‘Where’d the money go?’: Isner posts 8-year-old check, accuses Joe Reed of PAC shakedown

(Tabitha Isner – Public Figure/Facebook, Encyclopedia of Alabama, YHN)

Alabama Democratic Party Vice Chair Tabitha Isner posted a photo this week of a 2018 campaign check she says is proof of an old shakedown attempt by ADC chairman Joe Reed — and she says she still doesn’t know where the money went.

According to Isner, after her 2018 congressional campaign against U.S. Rep. Martha Roby secured the Alabama Democratic Conference’s endorsement, Reed called and told her she owed $15,000 for it.

When Isner pushed back, citing federal limits on contributions to a PAC, she says Reed told her to just write three separate $5,000 checks to three different PACs under his control. Isner says she agreed to write one — a $5,000 check to the Blacks in Government (BIG) PAC, dated June 4, 2018, which she posted a photo of alongside her account.

“The check was deposited, but the PAC never reported receiving that money,” Isner wrote, “so I don’t know where it went or how it was spent.”

RELATED: ADC’s Joe Reed demands ‘fair share’ payment of $25k from Dem candidates — Calls not paying ‘political folly,’ warns ‘grave risk’

A letter Yellowhammer News obtained in October 2018 backs up the broad strokes of Isner’s account. The letter, sent by Reed to Democratic candidates statewide, demanded a “fair share” payment of $25,000 for a get-out-the-vote operation and warned candidates that withholding the money was “political folly” carrying “grave risk” to their campaigns. 

Isner had also told The New York Times Magazine at the time that Reed sought $15,000 from her campaign specifically — and questions about the legality of writing a check directly to Reed’s organization were already circulating then, too.

Reed has not responded publicly to Isner’s latest post.

Isner surfaced the check as part of a longer video in which she said she “generally preferred the role of party cheerleader” and hasn’t spoken much publicly about her relationship with Reed and ADP Chairman Randy Kelley — but that Alabama Democrats deserve to “understand why the party is the way it is” heading into 2026. I

It’s the latest chapter in a running feud: in 2023, Isner called an ADP executive committee meeting a “sham” after party leadership, at Reed’s direction, stripped voting power from the youth, LGBTQ and disabled caucuses. Kelley was separately reported to have told Isner to “be quiet, girl” during a contentious meeting that same year.

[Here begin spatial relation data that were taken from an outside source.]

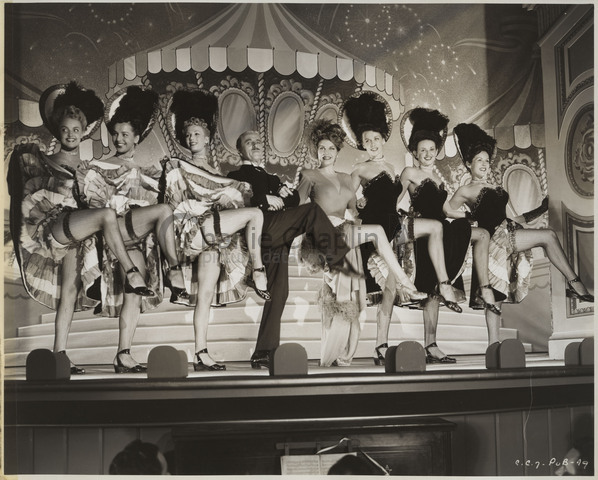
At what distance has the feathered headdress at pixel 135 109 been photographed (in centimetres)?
412

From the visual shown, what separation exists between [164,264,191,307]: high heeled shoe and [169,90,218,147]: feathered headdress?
0.69m

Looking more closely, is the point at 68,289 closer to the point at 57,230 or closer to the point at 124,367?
the point at 57,230

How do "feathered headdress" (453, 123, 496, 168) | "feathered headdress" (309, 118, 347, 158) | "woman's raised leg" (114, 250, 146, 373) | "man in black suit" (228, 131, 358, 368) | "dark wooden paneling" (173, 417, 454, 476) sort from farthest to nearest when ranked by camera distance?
"feathered headdress" (453, 123, 496, 168) < "feathered headdress" (309, 118, 347, 158) < "man in black suit" (228, 131, 358, 368) < "woman's raised leg" (114, 250, 146, 373) < "dark wooden paneling" (173, 417, 454, 476)

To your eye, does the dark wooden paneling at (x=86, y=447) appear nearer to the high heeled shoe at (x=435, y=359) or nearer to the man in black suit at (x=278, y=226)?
the man in black suit at (x=278, y=226)

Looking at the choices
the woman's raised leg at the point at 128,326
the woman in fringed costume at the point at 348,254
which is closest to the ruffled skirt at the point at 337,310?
the woman in fringed costume at the point at 348,254

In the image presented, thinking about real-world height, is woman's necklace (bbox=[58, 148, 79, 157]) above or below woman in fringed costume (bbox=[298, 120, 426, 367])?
above

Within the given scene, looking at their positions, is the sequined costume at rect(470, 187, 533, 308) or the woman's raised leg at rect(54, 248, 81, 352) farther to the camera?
the sequined costume at rect(470, 187, 533, 308)

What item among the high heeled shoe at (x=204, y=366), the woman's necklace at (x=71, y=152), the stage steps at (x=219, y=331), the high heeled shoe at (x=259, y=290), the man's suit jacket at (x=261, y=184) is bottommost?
the high heeled shoe at (x=204, y=366)

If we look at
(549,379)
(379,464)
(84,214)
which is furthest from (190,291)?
(549,379)

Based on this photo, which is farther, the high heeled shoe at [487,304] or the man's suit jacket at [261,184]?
the high heeled shoe at [487,304]

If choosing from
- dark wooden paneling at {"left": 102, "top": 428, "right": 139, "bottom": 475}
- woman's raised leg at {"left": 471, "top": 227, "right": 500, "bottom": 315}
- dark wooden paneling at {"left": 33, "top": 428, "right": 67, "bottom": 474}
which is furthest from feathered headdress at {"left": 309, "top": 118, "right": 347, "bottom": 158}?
dark wooden paneling at {"left": 33, "top": 428, "right": 67, "bottom": 474}

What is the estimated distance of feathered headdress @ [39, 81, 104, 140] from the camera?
4.09 metres

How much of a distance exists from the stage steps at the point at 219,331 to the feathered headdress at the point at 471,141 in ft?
3.19

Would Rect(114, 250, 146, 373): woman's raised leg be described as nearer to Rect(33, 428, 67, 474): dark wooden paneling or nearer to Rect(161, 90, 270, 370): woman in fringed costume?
Rect(161, 90, 270, 370): woman in fringed costume
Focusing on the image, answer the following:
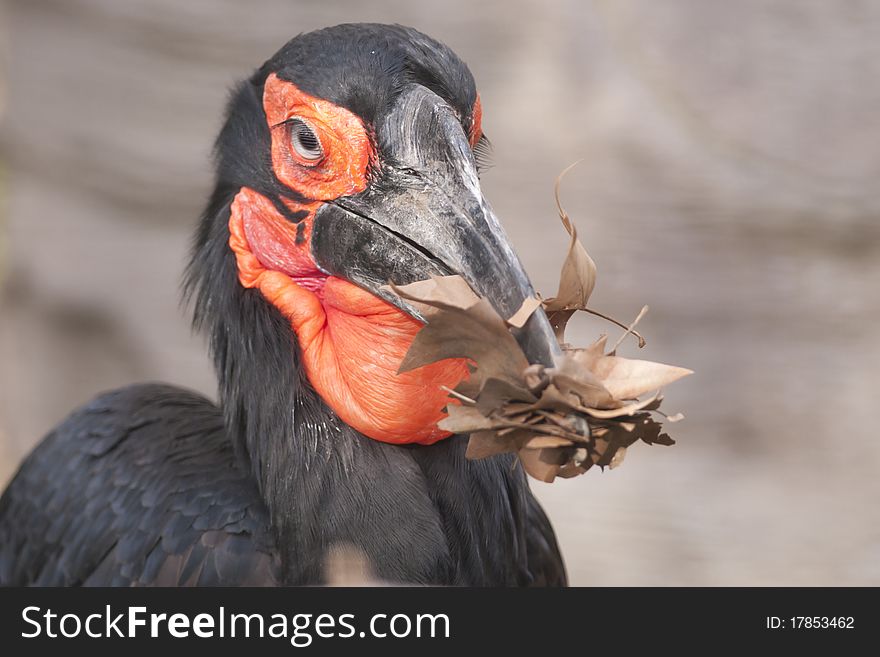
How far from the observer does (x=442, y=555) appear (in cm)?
272

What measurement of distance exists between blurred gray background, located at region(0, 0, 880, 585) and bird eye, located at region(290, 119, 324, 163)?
2.58 meters

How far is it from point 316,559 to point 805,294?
10.3ft

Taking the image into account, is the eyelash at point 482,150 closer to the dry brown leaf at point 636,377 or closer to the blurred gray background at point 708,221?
the dry brown leaf at point 636,377

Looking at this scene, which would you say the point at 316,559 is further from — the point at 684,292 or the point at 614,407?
the point at 684,292

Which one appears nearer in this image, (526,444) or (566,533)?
(526,444)

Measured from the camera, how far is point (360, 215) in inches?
105

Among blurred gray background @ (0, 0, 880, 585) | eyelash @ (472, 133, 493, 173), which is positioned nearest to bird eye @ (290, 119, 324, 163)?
eyelash @ (472, 133, 493, 173)

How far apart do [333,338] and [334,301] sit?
0.32 ft

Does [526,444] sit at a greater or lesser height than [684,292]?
lesser

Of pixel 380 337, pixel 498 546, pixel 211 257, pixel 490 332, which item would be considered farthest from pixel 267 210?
pixel 498 546

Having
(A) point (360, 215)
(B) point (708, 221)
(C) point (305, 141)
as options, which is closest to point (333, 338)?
(A) point (360, 215)

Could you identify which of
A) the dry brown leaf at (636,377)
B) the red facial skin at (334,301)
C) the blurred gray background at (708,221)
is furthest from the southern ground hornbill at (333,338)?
the blurred gray background at (708,221)

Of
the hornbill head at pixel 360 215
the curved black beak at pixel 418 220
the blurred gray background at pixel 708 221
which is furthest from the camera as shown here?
the blurred gray background at pixel 708 221

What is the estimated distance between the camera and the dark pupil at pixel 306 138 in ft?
8.91
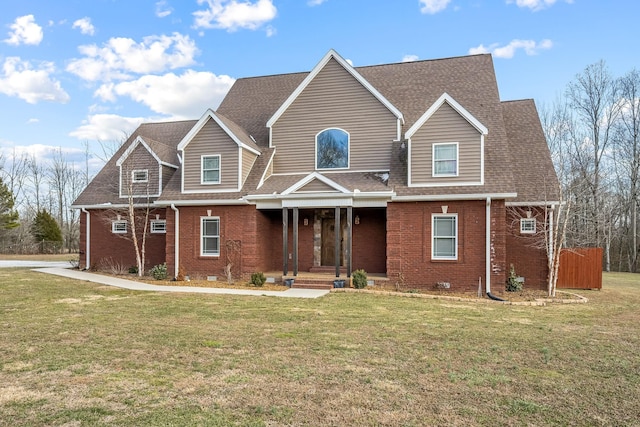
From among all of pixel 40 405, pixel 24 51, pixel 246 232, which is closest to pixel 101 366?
pixel 40 405

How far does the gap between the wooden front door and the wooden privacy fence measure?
9.34 metres

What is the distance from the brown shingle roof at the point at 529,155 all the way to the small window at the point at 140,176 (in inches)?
618

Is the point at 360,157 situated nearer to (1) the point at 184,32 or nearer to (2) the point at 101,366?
(1) the point at 184,32

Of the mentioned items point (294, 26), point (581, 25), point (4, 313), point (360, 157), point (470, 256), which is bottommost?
point (4, 313)

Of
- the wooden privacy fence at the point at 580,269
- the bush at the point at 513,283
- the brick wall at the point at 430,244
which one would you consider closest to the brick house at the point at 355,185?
the brick wall at the point at 430,244

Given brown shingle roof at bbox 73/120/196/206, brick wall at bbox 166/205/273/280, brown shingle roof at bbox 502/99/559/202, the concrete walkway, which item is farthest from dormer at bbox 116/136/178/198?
brown shingle roof at bbox 502/99/559/202

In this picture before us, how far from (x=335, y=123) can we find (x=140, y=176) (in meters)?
9.64

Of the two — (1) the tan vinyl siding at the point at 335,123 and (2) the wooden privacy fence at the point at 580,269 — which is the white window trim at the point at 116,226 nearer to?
(1) the tan vinyl siding at the point at 335,123

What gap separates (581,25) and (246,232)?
15.2 metres

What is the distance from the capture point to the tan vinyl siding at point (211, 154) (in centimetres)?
1678

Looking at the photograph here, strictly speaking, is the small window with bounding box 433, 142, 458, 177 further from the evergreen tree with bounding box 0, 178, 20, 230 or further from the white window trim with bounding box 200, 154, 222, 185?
the evergreen tree with bounding box 0, 178, 20, 230

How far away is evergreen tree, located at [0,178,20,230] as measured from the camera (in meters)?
37.4

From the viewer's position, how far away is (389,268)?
15.1 m

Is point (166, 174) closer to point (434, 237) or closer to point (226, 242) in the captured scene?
point (226, 242)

RELATED: ‘Sham:’ State Dems eliminate LGBTQ, youth, disabled caucuses

Reed, who chairs the ADC and the party’s Minority Affairs Committee, has long been one of the most powerful — and most controversial — figures in Alabama Democratic politics, with a running list of clashes that also includes former U.S. Sen. Doug Jones. Jones has called for Reed and Kelley to “just retire,” accusing the pair of running the party as their own fiefdom.

Isner is currently the Democratic nominee in the 2026 race for State Senate District 26, one of the more competitive state Senate contests on the fall ballot following court-ordered redistricting. She’ll face Republican incumbent State Sen. Will Barfoot on November 3.

But an unreported $5,000 campaign check, made public by his own party’s sitting vice chair, is a different kind of allegation than a personality clash — and one that raises a straightforward question Reed has yet to answer publicly: what happened to the money.